Egypt has to understand that, for Ethiopia, the Nile River is the source of life for its 110 million inhabitants. Ethiopia will use this valuable resource in a rational and cooperative way among its neighbors. In fact, the downstream countries can benefit tremendously by purchasing energy generated by the GERD.
The desalination plants in Egypt are in development by the Ministry of Housing, utilities, and urban communities. The first 16 desalination plants will add 671,000 m3/d of new capacity, and a further 19 facilities will cover 682,000 m3/d.
There are already 58 plants operating in Egypt, representing 440,000 m3/d. Once the building programs are complete, the country’s total desalination capacity will be 1.8 million m3/d. Egypt is stepping up efforts to address water scarcity, pledging EGP 900 billion ($51 billion) for a national water management plan over 20 years.

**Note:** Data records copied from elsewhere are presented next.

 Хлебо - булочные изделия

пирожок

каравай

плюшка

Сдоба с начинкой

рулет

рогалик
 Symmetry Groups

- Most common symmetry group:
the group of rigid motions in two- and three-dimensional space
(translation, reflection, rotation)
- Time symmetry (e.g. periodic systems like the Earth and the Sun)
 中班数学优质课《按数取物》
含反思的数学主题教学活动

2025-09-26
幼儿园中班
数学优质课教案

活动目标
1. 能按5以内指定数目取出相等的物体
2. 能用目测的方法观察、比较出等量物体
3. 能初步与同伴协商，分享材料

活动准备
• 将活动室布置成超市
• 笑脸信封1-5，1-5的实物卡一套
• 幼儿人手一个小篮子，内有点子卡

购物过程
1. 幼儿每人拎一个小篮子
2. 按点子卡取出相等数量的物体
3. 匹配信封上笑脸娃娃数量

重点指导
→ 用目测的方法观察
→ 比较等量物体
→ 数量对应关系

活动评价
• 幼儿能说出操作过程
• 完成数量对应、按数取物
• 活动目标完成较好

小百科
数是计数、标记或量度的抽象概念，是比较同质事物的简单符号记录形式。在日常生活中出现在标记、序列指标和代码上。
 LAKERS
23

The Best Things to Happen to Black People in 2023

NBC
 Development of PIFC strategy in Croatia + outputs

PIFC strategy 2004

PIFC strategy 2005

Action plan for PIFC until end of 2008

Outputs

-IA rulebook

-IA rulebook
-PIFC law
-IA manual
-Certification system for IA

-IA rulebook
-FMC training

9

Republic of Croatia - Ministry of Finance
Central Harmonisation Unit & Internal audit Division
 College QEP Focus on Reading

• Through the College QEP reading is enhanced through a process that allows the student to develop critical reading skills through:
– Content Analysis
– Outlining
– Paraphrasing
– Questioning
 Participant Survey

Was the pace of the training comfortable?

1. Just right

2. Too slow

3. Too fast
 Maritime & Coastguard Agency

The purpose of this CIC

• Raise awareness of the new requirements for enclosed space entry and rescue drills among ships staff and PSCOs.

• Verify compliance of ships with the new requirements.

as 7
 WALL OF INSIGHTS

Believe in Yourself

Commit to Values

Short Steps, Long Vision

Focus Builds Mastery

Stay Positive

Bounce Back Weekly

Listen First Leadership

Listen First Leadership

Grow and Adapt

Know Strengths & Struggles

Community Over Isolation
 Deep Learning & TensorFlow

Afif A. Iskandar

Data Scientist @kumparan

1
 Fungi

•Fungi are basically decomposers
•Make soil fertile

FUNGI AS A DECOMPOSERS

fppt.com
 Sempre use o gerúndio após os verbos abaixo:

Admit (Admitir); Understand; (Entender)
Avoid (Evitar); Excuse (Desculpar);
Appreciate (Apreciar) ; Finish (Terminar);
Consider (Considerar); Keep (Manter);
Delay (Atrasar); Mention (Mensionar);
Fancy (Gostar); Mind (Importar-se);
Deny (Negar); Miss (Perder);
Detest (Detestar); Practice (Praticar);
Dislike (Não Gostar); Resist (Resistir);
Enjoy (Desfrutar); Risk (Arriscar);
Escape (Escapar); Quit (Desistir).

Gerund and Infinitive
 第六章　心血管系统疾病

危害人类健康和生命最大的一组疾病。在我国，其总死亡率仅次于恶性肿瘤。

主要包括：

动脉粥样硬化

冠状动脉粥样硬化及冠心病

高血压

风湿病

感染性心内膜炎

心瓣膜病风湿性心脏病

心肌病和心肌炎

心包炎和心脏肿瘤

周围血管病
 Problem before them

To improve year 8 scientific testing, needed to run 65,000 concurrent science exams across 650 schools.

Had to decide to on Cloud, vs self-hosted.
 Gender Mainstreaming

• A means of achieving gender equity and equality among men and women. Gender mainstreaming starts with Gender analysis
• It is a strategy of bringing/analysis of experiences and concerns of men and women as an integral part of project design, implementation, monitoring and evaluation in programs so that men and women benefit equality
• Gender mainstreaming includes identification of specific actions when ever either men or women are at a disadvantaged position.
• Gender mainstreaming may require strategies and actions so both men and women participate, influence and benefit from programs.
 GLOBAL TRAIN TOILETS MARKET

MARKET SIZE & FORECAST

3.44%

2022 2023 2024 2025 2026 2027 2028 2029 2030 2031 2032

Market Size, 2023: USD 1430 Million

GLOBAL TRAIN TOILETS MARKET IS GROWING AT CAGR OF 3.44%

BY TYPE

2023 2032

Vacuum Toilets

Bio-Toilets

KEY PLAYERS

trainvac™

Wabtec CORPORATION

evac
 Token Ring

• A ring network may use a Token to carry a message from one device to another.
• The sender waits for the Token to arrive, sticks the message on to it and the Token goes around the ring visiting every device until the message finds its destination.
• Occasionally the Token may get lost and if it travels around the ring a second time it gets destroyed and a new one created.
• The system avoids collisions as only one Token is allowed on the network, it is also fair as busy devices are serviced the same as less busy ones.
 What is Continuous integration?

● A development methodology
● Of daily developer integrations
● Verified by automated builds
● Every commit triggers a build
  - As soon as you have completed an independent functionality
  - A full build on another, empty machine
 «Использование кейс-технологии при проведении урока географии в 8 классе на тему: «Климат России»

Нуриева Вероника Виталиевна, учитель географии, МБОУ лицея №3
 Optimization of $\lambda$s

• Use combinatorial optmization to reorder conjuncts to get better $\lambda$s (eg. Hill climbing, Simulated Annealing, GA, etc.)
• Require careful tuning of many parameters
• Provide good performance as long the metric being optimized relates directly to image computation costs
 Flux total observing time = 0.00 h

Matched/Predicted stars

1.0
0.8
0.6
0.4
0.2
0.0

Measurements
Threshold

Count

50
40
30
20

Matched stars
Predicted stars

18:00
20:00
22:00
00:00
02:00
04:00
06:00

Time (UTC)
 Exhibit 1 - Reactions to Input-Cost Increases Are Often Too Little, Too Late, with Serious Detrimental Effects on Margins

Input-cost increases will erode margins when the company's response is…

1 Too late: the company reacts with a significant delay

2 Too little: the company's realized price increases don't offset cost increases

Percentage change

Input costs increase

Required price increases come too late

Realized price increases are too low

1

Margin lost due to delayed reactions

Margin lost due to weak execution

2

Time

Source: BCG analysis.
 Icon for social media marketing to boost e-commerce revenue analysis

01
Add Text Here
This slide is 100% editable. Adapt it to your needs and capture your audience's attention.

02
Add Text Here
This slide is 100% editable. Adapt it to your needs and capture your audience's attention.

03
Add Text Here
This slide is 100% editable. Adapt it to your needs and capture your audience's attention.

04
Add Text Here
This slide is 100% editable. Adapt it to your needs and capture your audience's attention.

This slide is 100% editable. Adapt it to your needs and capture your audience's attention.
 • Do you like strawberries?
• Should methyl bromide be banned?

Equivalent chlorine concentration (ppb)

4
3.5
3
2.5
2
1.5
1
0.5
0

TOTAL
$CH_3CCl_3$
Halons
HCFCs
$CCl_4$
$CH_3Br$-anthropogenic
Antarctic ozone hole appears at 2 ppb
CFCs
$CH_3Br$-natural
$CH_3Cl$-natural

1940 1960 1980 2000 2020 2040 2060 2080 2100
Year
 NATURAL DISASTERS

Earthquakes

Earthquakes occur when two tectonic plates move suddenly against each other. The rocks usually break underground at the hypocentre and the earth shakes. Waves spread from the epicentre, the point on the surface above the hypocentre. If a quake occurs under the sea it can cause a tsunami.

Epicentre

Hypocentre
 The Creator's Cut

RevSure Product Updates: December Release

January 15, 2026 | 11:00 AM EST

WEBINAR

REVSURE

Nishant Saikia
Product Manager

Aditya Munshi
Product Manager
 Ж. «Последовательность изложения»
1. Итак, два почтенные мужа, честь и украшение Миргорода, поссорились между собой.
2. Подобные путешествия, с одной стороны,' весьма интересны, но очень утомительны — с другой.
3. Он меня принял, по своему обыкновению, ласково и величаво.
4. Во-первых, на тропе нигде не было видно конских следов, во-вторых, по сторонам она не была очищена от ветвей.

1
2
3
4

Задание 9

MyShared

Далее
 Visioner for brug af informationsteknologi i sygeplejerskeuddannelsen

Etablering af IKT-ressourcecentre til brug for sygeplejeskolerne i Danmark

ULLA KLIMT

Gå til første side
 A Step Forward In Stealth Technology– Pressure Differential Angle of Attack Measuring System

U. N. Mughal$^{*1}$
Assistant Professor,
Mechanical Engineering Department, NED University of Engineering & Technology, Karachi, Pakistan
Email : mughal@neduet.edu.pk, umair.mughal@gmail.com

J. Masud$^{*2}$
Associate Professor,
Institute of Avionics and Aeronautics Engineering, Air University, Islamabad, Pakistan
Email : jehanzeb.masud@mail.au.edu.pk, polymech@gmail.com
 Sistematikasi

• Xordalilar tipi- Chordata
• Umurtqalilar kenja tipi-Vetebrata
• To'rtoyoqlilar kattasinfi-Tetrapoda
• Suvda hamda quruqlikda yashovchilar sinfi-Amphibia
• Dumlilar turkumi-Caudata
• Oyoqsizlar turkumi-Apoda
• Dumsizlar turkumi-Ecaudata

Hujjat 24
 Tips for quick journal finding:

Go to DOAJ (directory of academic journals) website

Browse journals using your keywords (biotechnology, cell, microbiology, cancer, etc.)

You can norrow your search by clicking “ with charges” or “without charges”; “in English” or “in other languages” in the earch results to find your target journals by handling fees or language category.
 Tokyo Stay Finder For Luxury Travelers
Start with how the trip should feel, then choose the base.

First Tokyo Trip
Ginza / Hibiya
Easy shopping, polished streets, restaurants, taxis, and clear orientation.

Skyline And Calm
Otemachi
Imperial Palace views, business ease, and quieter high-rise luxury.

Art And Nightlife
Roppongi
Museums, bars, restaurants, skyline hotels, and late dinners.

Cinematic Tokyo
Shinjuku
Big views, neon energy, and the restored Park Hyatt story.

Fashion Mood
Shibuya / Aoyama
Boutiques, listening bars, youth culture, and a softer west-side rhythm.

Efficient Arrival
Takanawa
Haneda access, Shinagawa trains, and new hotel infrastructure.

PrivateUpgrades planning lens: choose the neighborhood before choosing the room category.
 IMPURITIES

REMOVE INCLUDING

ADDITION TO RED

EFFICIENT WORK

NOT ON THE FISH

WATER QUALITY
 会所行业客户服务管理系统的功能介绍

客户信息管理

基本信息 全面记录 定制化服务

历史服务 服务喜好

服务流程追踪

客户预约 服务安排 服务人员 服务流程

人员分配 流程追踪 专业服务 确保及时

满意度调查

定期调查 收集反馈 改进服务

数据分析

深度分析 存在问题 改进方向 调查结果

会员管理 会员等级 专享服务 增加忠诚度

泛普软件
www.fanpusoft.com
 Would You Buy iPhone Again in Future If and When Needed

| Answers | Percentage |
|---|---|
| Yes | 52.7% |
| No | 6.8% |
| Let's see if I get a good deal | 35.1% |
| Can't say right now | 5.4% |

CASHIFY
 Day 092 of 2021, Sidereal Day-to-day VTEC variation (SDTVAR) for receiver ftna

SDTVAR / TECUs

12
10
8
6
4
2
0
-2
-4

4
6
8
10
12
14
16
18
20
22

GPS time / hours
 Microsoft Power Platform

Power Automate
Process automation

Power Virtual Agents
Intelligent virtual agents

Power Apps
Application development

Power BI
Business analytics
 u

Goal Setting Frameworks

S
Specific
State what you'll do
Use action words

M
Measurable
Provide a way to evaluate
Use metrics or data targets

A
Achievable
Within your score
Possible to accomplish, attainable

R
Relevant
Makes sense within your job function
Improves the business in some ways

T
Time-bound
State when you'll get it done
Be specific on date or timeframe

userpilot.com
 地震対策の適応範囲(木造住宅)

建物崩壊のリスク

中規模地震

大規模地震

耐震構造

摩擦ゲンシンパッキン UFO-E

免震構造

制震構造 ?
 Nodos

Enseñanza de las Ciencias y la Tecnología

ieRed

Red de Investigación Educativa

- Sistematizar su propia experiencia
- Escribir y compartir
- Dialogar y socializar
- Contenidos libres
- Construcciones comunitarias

Egypt is the second largest power producer of 38,800 MW on the continent of Africa. The share of the hydropower that requires water is less than 2,800 MW, which is 7% of the total distributed power generation used by the country. Unlike Ethiopia, Egypt uses mixed power sources that includes 38%-Natural gas, 32% CCGT, 20%-Gas, 7%-Hydro, 3%-Renewables; unlike Egypt, Ethiopia produces, 4260 MW 90.4% – Hydro, 7.2%-Wind, 2.1%-Diesel, <0,02% Geothermal. Referring to the above analysis, it makes it clear that Ethiopia cannot afford to stop focusing on building and completing the GERD and other hydropower projects on the Nile and other rivers, Geo-thermals, and Renewable energy sources. The advancement of Egypt in the implementation and focus on desalination plants gives me the confidence that Egypt can boost its water resource opening the door for Ethiopia to use more water, I feel that Ethiopia has to use this leverage to negotiate with Egypt in firming her position to get equitable share of its resources. The abundance of water in Egypt, will lead for Ethiopia to move swiftly in the usage of the Nile river for a number of water irrigation projects that are ready for implementation and accelerate the advancement of the Growth Transformation Plan III.
Egypt has been engaged in a destructive path creating obstacles at every front to the Construction of Ethiopia’s Renaissance Dam defying logic and sincerity and threatening and encouraging conflict is not beneficial for the government of Egypt. Instead opening dialogue in order to pave the path for cooperation and trust will accelerate a path for resolution and, by default help the Egyptians frame the benefits by cutting water loss due to evaporation at Lake Nasser. Storing more of that water in the reservoir behind Ethiopia’s Renaissance dam could cut 10% water evaporation loss annually from Lake Nasser. In the early days of filling the dam, it is clear that it will cut Egypt’s electricity generation capacity, however Ethiopia can facilitate the loss gap to share electricity from its new dam, which is already in the Ethiopian Electric Power (EEP) 25 year power generation and distribution plan supplying power to Sudan and Egypt via the East African Grid (EAG).
In addition, the Sudan could also benefit from the Renaissance Dam and a more even water flow, reducing the risk of flooding and increasing the potential for irrigation.
Finally, by 2037 the Ethiopian Electric Power (EEP) future plans call for, a power generation capacity that will enable Ethiopia to sell more than 3000 MW to our northern neighbors that includes 1000 MW to the Sudan, 2000 MW to Egypt by connecting to the East African Power Grid. I believe such an approach will be a win-win to the three countries that can bring peace, stability and cooperation and make a lasting impact to all the participants of the Nile Basin countries.
In conclusion, Ethiopia does not need the US Government and the World Bank to broker the tripartite negotiations because they have not shown even handedness during the current negotiation. This is an African problem and has to be dealt by African prominent leaders and organizations.